(Scene-based reasoning records)
■ ■ ■

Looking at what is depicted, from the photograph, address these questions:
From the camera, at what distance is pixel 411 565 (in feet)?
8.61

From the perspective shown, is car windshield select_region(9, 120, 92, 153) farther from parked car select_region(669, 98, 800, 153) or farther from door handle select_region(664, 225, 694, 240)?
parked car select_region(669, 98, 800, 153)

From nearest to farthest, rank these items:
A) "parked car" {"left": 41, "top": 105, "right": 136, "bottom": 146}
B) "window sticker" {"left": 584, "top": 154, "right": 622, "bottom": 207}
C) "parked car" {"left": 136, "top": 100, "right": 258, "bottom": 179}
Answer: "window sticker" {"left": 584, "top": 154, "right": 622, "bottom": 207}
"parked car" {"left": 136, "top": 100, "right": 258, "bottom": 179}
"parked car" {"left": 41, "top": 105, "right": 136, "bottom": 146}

■ ■ ■

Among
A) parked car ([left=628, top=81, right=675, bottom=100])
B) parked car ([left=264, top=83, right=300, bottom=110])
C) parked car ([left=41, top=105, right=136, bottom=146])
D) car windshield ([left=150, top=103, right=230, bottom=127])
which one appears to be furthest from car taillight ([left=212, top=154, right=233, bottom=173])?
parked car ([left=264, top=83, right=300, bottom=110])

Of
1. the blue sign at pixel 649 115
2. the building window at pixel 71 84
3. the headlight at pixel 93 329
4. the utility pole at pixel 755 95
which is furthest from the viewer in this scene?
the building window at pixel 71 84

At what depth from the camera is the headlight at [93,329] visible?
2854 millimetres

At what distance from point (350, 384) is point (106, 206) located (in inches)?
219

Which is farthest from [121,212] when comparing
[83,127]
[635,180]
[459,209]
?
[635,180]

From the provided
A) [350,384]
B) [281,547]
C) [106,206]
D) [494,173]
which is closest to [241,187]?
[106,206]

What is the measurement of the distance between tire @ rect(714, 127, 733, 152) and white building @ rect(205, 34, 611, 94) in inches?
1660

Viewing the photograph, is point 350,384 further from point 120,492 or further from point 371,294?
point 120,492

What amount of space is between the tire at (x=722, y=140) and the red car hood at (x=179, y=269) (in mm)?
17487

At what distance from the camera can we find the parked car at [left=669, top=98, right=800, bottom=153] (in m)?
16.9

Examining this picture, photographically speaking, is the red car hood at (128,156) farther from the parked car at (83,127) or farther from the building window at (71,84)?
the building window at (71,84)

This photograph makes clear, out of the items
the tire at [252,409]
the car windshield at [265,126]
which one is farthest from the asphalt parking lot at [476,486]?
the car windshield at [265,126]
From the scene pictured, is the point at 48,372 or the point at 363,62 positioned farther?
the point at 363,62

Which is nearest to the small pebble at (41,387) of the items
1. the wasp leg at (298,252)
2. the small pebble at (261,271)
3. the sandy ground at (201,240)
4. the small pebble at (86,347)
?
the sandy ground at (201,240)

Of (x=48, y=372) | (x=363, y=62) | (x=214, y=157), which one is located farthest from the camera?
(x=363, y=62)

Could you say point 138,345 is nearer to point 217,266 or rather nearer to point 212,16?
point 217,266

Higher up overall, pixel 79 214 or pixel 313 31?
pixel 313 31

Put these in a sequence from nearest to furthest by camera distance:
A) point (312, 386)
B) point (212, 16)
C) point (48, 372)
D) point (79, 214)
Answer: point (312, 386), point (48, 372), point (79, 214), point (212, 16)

■ ■ ■

Gather every line from the records that contains the word "pixel", and copy each such line in full.

From the camera, at what distance is pixel 411 565 (in feet)?
1. the blue sign at pixel 649 115
2. the building window at pixel 71 84
3. the headlight at pixel 93 329
4. the utility pole at pixel 755 95
the building window at pixel 71 84
Higher up overall, pixel 79 214 or pixel 313 31?
pixel 313 31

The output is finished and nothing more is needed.